Teacher leaders are also central to initial program implementation and to ensuring colleagues are supported, says Cosner. New administrators coming into a school need to know who the teacher leaders are, the ones others go to for help, and make them easily accessible to novice teachers and others who need support—through common planning time, and close classroom and hallway proximity, she says. Strickland adds that mentor teachers, coaches, or human resources staff members can help new teachers get on board quickly with best practices through formal and informal orientation sessions and activities, such as one-to-one training sessions on the school’s learning management system, or district-level workshops on parent communication policies.

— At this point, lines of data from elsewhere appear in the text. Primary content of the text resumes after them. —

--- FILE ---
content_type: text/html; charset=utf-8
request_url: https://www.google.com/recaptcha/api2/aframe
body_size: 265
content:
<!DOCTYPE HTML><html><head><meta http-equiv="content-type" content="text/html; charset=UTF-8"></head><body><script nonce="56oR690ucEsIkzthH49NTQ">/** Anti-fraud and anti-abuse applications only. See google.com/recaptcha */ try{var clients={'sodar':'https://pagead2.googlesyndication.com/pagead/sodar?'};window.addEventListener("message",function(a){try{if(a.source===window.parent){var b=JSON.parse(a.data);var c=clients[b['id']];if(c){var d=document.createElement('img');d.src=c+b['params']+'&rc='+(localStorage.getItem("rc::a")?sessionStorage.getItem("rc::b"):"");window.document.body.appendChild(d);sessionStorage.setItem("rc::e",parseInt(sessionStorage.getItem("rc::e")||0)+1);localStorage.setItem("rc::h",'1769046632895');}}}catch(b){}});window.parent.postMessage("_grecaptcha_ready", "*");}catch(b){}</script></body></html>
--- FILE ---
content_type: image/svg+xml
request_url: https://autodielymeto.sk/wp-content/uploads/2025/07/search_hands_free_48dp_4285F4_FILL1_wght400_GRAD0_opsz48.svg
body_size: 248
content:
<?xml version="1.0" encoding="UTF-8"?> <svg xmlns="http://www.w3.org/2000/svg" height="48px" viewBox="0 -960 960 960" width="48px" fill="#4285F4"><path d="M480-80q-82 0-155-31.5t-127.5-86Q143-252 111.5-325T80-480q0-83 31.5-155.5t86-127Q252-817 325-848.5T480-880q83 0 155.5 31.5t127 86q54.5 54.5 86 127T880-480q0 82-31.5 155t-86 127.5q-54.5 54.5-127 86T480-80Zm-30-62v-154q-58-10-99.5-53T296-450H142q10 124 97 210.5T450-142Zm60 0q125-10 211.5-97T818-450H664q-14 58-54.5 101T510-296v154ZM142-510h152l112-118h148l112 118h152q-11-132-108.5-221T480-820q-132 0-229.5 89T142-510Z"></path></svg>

Beginning with the people who have the power to make big changes, such as changing the bell schedule or moving money from one funding bucket to another, is a strategy reiterated by Carbone and also championed by ASCD’s approach to sustainability. “Both site and district-level leaders need to be part of small group planning sessions and have a clear understanding of the plan so they can better support teacher leaders,” says Morris. Carbone’s advice is to make only incremental changes to a strategy once in place so as not to get distracted from your original goals. “Once you set a direction, be prepared to hold the course. You can’t change your focus every year.”
‘Be a learner first, a leader second’ is Nussbaum-Beach’s advice to begin the process of transitioning their schools into places of ongoing learning. “Some CIOs hear that message for their principals, some principals hear it for their teachers, and some teachers hear it for their students, but each person needs to own it for themselves,” she says.